PROBLEMS TO SOLVE ->
1. Answer these from the stove shield discussion, one line each:
(a) What kind of base does Stove Bright paint have?
(b) What gauge is the brushed stainless sheet?
(c) What was used as standoff material, and where did it come from?
2. Write a continuation of the stove shield discussion that picks up after its final sentence.

SOURCE EXTRACT ->
━━━━━━━━━━━━━━━━

Use Stove Bright paint. Tons of colors but it is nasty stuff to shoot being Acetone based.
 
Got that right. Nastiest paint I've ever used. Do not use this indoors!
 
Sounds like that idea wont work, so the next plan is to call some plating outfits and see what they charge to plate the sheet metal a gold colored nickle, bronze, copper etc. If the price is reasonable I would try pounding it out to get a hammered metal look then plate it.
 
This is too much brain damage right now, I think I'll just go split some wood. :)
 
In case you are intrested, the brushed stainless I have in 24ga and one piece. I had the sheetmetal shop put a breaker-bend for the corner and fold the edges over ~1/2" so I didn't get cut up doing the install. My standoff material is 1" aluminum square stock from Lowe's. We were considering doing machine-turned stainless (the circular brushed pattern), but are glad we didn't as it would have looked way too busy behind the stove.

━━━━━━━━━━━━━━━━

SUPPLIED DATA ->
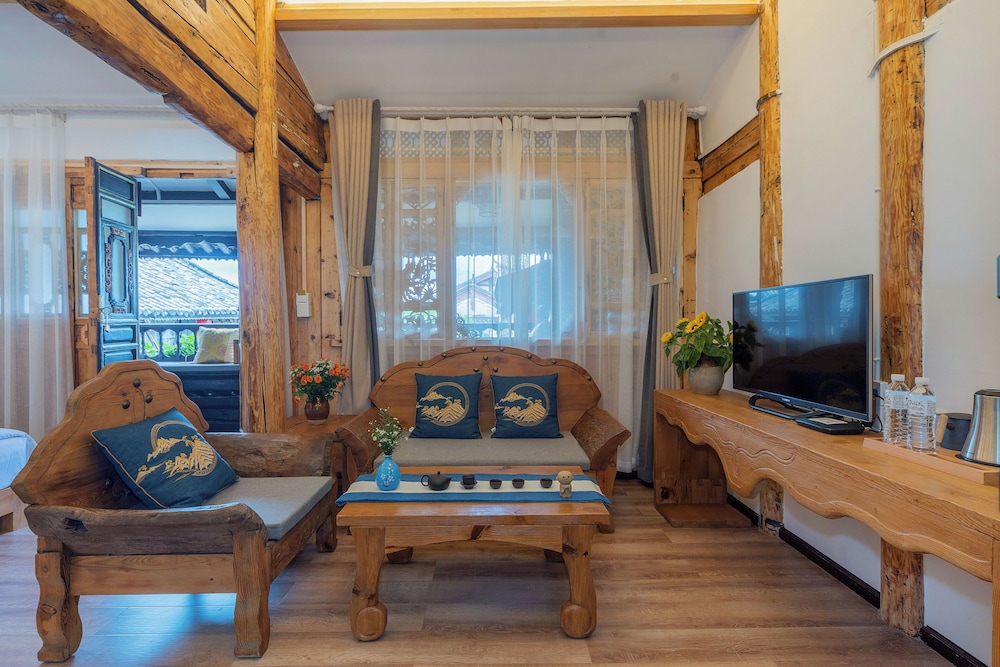 Yiyuan Snow Mountain View Historical Naxi House - Lijiang Old Town Mufu branch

━━━━━━━━━━━━━━━━

EXPECTED RESULTS ->
1.
(a) Acetone.
(b) 24 gauge.
(c) 1" aluminum square stock from Lowe's.

2.
My opinion is sheet copper is a great idea. It can be treated with DIY chemicals to create everything from bronze to verta gre. I think that would be a real different and elegant look. Form the sheet around the durock/ insulator and you won't have to edge.
 
As long as you maintain the proper spacing and air gaps top and bottom I don't know of any reason that the tin ceiling panels you mentioned wouldn't work - however you would need to make sure that any material used to join the panels together was also non-combustible. It would probably look pretty good as well.

In terms of painting - theoretically the shield shouldn't get to more than 150* or so, and while latex might take that much heat (and I don't believe it would be considered a combustible) I'm not sure I'd want to chance it. However I'd expect that any paint listed as suitable for BBQ's, stoves, engines, or other moderatelyh high temp applications would probably work fine. The color choice is still limited, but that might widen it up some. It might be worth talking to an auto paint shop to see if they have any other suggestions, or possibly could get you something in a custom color...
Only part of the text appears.